▶ **PASSAGE SHOWN**:
=== Begin Enclosure ===

Fats support and protect the vital parts inside the body including the kidneys, adrenals, stomach, intestines, pancreas, uterus and ovaries. Stored fats help prevent these organs and glands from “sinking” lower and lower as a result of the daily downward stress of gravity. This “visceroptosis,” as it’s called, could adversely affect the organs and glands within the abdomen (as well as create an unsightly abdominal protrusion).
In addition, fats protect the lining of the stomach and intestines from irritating substances in the diet, such as alcohol and certain spices.
5. Fat and Prostaglandins
Scientists now understand that the hormone-like substances called prostaglandins (PG’s) are necessary for all cell function. They are produced in the body from fats in the diet and help regulate blood pressure, steroid production, immunity, water balance, pregnancy and lactation, and other life support systems. The PG’s also control free radicals, which, when in excess, may contribute to certain disease states.

=== End Enclosure ===

▶ **DATASET EXCERPTS**:
=== Begin Enclosure ===

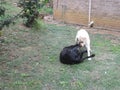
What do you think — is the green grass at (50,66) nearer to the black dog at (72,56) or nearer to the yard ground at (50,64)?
the yard ground at (50,64)

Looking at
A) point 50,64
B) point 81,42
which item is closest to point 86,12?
point 81,42

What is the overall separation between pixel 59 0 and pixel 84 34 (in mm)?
4851

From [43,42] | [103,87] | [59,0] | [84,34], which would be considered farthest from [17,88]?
[59,0]

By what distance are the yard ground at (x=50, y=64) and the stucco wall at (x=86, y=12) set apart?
38.7 inches

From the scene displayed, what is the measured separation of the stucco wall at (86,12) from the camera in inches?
404

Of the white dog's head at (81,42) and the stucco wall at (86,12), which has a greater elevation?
the stucco wall at (86,12)

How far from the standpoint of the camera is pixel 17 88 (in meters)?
5.36

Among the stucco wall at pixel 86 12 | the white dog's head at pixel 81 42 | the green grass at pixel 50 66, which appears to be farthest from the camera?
the stucco wall at pixel 86 12

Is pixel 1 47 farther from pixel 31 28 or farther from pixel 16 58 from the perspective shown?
pixel 31 28

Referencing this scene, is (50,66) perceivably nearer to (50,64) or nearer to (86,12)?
(50,64)

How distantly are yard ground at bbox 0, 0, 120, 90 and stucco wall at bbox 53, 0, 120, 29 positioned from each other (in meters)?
0.98

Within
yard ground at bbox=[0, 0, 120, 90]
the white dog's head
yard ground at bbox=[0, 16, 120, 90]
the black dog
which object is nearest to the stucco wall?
yard ground at bbox=[0, 0, 120, 90]

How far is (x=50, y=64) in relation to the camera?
6637 millimetres

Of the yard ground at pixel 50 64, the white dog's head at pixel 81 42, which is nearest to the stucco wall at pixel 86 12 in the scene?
the yard ground at pixel 50 64
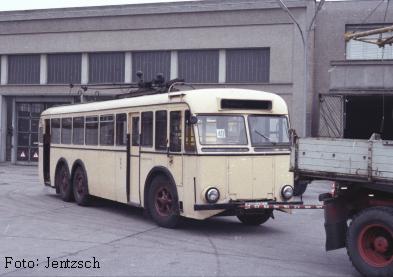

=== End Enclosure ===

▶ **PROBLEM DESCRIPTION**:
Copy the stretch of the passage on dietary fats from "5. Fat and Prostaglandins" through "certain disease states.". The records play no part in what follows.

▶ **WRITTEN REPLY**:
5. Fat and Prostaglandins
Scientists now understand that the hormone-like substances called prostaglandins (PG’s) are necessary for all cell function. They are produced in the body from fats in the diet and help regulate blood pressure, steroid production, immunity, water balance, pregnancy and lactation, and other life support systems. The PG’s also control free radicals, which, when in excess, may contribute to certain disease states.